Monday, August 23, 2010

to stand...

Among the many sayings ubiquitous in AA (and elsewhere) is "Let Go and Let God."  Like most sayings, its meaning to any individual person at any given time may change.  It came to my mind this morning reading George Putnam's Sermon, "CHRISTIAN MANLINESS-DOING AND STANDING." (manliness would, of course, in this context have been a non-gender virtue...)

"And having done all, to stand." — Ephesians vi. 13.

We have presented here, in the text, one phase, and that a most comprehensive one, of the manly character, according to his conception of it. We will hold it up to our own view a while, if possibly by the contemplation of it we may rise up and grow into a better appreciation of it.

Having done all, to stand. Putting these words into a fitting paraphrase, the Apostle seems to say to us : Do your best in any matter which you have to do with, and then calmly abide the issue.
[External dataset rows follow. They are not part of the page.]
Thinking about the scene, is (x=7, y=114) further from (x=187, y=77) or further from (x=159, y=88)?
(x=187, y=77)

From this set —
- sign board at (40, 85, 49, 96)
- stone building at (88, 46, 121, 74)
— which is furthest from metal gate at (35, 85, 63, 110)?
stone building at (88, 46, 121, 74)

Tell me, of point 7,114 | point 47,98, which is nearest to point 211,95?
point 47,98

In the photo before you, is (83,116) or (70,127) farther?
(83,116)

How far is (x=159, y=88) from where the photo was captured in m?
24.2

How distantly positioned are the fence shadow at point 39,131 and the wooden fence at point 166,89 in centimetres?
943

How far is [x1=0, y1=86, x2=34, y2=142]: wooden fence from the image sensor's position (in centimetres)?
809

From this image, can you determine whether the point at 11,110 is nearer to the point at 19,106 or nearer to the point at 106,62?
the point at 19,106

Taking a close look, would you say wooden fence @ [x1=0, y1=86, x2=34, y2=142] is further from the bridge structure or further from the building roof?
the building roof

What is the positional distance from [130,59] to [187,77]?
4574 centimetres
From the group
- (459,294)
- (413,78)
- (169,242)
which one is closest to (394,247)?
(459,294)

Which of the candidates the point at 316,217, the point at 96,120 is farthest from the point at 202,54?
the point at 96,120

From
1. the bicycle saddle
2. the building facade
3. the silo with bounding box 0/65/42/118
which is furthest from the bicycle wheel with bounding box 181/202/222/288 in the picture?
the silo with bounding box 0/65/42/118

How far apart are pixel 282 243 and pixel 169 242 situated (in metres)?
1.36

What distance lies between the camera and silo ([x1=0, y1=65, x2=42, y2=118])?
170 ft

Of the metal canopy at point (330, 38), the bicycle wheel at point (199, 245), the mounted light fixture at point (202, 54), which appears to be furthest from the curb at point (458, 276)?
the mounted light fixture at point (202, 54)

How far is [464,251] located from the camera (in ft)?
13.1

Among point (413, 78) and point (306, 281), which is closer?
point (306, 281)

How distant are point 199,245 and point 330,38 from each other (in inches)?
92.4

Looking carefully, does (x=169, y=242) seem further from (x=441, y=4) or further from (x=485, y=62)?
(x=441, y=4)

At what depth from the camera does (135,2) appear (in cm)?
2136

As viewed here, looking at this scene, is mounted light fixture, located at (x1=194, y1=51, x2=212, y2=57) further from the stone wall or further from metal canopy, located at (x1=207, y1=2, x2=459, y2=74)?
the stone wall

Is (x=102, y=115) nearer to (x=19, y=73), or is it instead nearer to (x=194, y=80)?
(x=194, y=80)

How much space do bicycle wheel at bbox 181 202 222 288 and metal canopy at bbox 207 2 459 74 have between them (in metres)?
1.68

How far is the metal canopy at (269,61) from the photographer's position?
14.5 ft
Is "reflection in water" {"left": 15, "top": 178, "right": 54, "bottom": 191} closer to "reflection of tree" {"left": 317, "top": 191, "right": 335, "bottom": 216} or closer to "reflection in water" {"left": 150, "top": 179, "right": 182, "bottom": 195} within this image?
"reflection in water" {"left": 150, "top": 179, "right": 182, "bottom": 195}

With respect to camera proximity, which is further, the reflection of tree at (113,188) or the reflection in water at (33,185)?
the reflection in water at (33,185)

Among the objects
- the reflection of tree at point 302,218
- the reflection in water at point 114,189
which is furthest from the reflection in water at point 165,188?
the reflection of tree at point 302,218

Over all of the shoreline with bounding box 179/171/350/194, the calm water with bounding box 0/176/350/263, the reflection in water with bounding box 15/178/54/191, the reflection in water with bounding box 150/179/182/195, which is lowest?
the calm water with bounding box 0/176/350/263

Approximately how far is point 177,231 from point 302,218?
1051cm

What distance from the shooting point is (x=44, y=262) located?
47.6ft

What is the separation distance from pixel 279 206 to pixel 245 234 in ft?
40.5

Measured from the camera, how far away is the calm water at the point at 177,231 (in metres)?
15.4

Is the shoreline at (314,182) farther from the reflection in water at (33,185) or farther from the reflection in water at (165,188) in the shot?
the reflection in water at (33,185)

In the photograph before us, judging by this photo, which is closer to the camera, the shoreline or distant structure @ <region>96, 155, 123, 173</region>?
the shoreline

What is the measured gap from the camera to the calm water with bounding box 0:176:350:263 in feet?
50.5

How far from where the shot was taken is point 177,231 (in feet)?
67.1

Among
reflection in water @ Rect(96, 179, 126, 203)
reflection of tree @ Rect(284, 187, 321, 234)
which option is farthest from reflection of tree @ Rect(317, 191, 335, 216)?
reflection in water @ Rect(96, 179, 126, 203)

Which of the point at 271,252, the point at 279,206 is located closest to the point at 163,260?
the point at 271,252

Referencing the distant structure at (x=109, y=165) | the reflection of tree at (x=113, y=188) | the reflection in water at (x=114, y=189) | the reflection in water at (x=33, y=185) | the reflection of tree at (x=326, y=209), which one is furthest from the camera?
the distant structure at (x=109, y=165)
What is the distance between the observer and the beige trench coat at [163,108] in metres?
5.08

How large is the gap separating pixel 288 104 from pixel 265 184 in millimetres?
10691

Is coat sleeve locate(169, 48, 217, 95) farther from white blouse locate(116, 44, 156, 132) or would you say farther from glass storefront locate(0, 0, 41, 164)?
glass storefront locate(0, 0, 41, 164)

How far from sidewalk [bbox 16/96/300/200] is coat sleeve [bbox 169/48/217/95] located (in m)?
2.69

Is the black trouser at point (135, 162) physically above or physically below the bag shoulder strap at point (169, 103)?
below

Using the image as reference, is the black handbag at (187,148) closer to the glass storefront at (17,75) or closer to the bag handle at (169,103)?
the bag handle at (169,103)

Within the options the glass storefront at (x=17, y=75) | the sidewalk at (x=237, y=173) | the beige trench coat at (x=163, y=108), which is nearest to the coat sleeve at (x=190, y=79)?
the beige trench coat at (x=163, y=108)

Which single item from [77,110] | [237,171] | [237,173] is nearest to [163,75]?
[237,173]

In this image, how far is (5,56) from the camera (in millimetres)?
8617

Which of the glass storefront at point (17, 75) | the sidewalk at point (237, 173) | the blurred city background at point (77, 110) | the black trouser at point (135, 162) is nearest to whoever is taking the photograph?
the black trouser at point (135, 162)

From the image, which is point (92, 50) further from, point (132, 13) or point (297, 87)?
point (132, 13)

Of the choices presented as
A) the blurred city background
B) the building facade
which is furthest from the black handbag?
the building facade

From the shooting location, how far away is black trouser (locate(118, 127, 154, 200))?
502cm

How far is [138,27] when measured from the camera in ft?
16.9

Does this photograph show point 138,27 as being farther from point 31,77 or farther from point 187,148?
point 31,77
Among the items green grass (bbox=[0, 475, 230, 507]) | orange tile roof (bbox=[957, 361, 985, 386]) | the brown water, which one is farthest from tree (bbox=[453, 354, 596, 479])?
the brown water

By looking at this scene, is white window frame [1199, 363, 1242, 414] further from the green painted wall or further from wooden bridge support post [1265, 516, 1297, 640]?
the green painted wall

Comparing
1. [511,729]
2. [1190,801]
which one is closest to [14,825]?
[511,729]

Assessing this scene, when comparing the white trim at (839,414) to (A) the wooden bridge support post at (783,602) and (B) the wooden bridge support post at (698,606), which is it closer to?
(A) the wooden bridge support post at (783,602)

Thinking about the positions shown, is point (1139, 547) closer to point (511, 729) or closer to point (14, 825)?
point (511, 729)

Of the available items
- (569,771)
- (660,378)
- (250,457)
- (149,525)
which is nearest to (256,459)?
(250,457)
Use your best faculties and your best light, to get at the truth in matters that concern you, and having done that in all diligence and good faith, respect your own convictions, declare them boldly, and abide by them firmly. Do your whole duty in any exigency, and then keep yourself clear of all nervous anxiety about the consequences. Perform your part in any work that falls to you, and tranquilly leave the rest to God. Secure a good conscience, make as sure as you can of the right, and having secured that, plant yourself on it, take your stand upon it, set down your foot and hold up your head, unconcerned as to what may come of it,—unmoved, unshaken, come of it what will. This is the interpretation of the text, and if we consider it well, and make full application of it to actual life, I do not see but it exhibits pretty fully the style of manliness that we would cultivate and acquire. We do not always analyze it, or name it, but we do always render homage to it when we see it; we feel the dignity of it, and see that it constitutes a grand superiority among men, makes a man verily a man, and that is a great character to attain to, and a rare one, too, in its completeness. We see nothing better than approximations to it, falling short of our idea, indeed, yet complete and noble enough to inspire reverence and excite emulation."